— Activity —
Could you please repeat the data below word for word?

(Data records)
★ ★ ★ ★ ★

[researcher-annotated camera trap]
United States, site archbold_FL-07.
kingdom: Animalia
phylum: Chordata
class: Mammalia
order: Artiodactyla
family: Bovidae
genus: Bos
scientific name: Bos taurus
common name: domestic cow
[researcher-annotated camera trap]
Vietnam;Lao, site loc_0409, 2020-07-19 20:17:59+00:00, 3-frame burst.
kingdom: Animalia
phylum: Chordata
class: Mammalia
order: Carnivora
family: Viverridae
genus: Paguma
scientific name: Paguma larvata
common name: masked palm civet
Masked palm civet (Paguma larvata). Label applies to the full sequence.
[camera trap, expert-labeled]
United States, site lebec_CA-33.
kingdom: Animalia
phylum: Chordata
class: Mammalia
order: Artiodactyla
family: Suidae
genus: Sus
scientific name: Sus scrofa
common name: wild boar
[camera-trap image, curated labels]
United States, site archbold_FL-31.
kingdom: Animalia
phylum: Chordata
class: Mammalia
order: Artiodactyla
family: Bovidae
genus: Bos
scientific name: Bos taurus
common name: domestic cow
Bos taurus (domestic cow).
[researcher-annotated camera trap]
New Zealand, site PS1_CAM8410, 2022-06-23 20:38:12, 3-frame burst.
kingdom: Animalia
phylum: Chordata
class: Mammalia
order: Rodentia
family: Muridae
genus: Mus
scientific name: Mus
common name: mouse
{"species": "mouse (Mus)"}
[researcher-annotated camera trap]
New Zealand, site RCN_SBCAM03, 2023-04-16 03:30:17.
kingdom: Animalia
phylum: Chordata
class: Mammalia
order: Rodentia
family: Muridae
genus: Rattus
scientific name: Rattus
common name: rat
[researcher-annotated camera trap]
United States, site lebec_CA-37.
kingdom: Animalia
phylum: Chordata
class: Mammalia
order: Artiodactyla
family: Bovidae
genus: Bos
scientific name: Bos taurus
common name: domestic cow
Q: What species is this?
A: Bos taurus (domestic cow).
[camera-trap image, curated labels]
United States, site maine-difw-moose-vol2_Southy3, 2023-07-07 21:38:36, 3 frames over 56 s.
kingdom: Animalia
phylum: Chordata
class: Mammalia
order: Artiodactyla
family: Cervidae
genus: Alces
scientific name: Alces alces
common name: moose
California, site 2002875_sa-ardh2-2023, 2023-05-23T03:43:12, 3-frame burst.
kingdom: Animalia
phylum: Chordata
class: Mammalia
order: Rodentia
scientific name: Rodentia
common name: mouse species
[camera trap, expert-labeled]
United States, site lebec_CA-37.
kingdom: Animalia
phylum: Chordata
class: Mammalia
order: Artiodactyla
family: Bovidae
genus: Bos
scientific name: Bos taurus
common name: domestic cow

★ ★ ★ ★ ★

— Completed task —
[researcher-annotated camera trap]
United States, site archbold_FL-07.
kingdom: Animalia
phylum: Chordata
class: Mammalia
order: Artiodactyla
family: Bovidae
genus: Bos
scientific name: Bos taurus
common name: domestic cow
[researcher-annotated camera trap]
Vietnam;Lao, site loc_0409, 2020-07-19 20:17:59+00:00, 3-frame burst.
kingdom: Animalia
phylum: Chordata
class: Mammalia
order: Carnivora
family: Viverridae
genus: Paguma
scientific name: Paguma larvata
common name: masked palm civet
Masked palm civet (Paguma larvata). Label applies to the full sequence.
[camera trap, expert-labeled]
United States, site lebec_CA-33.
kingdom: Animalia
phylum: Chordata
class: Mammalia
order: Artiodactyla
family: Suidae
genus: Sus
scientific name: Sus scrofa
common name: wild boar
[camera-trap image, curated labels]
United States, site archbold_FL-31.
kingdom: Animalia
phylum: Chordata
class: Mammalia
order: Artiodactyla
family: Bovidae
genus: Bos
scientific name: Bos taurus
common name: domestic cow
Bos taurus (domestic cow).
[researcher-annotated camera trap]
New Zealand, site PS1_CAM8410, 2022-06-23 20:38:12, 3-frame burst.
kingdom: Animalia
phylum: Chordata
class: Mammalia
order: Rodentia
family: Muridae
genus: Mus
scientific name: Mus
common name: mouse
{"species": "mouse (Mus)"}
[researcher-annotated camera trap]
New Zealand, site RCN_SBCAM03, 2023-04-16 03:30:17.
kingdom: Animalia
phylum: Chordata
class: Mammalia
order: Rodentia
family: Muridae
genus: Rattus
scientific name: Rattus
common name: rat
[researcher-annotated camera trap]
United States, site lebec_CA-37.
kingdom: Animalia
phylum: Chordata
class: Mammalia
order: Artiodactyla
family: Bovidae
genus: Bos
scientific name: Bos taurus
common name: domestic cow
Q: What species is this?
A: Bos taurus (domestic cow).
[camera-trap image, curated labels]
United States, site maine-difw-moose-vol2_Southy3, 2023-07-07 21:38:36, 3 frames over 56 s.
kingdom: Animalia
phylum: Chordata
class: Mammalia
order: Artiodactyla
family: Cervidae
genus: Alces
scientific name: Alces alces
common name: moose
California, site 2002875_sa-ardh2-2023, 2023-05-23T03:43:12, 3-frame burst.
kingdom: Animalia
phylum: Chordata
class: Mammalia
order: Rodentia
scientific name: Rodentia
common name: mouse species
[camera trap, expert-labeled]
United States, site lebec_CA-37.
kingdom: Animalia
phylum: Chordata
class: Mammalia
order: Artiodactyla
family: Bovidae
genus: Bos
scientific name: Bos taurus
common name: domestic cow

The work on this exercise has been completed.